This repository provides the material for a workshop on latent variable modeling (LVM) applied to human-coded data of reports on sexual violence in armed conflict (SVAC). This empirical work forms part of ongoing research by Ragnhild Nordås and Jule Krüger, with advice from Christopher Fariss.
The LVM approach we follow here builds on Schnakenberg and Fariss (2014), whose model is an extension of Treier and Jackman (2008).
We will be using the free and open-source R programming language in this workshop. To actively follow the workshop, edit R scripts, and compute the models, you need to have installed R and the RStan R package on your machine. Check out this RStan Getting Started Guide, as well as the RStan documentation. These two vignettes are also very useful for understanding RStan: (1) RStan: the R interface to Stan and (2) Accessing the contents of a stanfit object . The free and open-source RStudio Desktop interface is recommended for editing and testing R scripts before they are run from the command line.

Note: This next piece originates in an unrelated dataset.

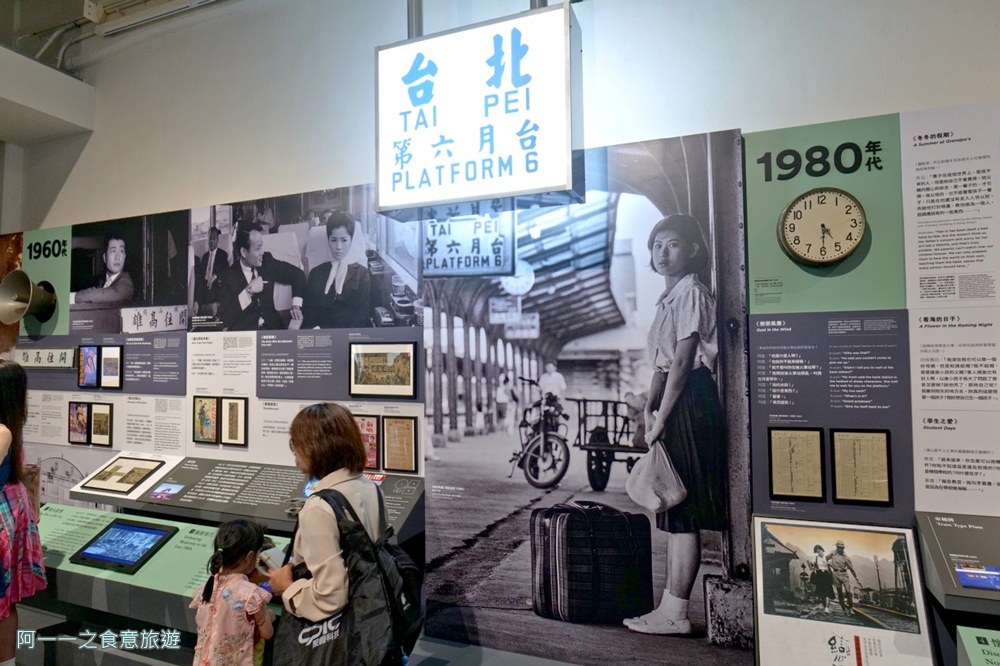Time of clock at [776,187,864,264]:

The organization of this repository follows HRDAG's principled data processing guidelines. This includes the organization of tasks into separate directories (e.g., import/, estimate/, visualize/, present/, etc.), the division of task directories into input/, src/, and output/ directories, and the use of GNU Make to achieve a self-documenting workflow. To run a Makefile from your command line, navigate to the relevant task repository (e.g., "$: cd ~/git/SVAC-LVM-tutorial/import/") and execute "$: make -f Makefile". To run Makefiles on Mac OS, install the XCode Command Line Tools.
You won't be able to access the data when you download this repo to your machine via a browser. Follow this link to download the data (csv file) directly.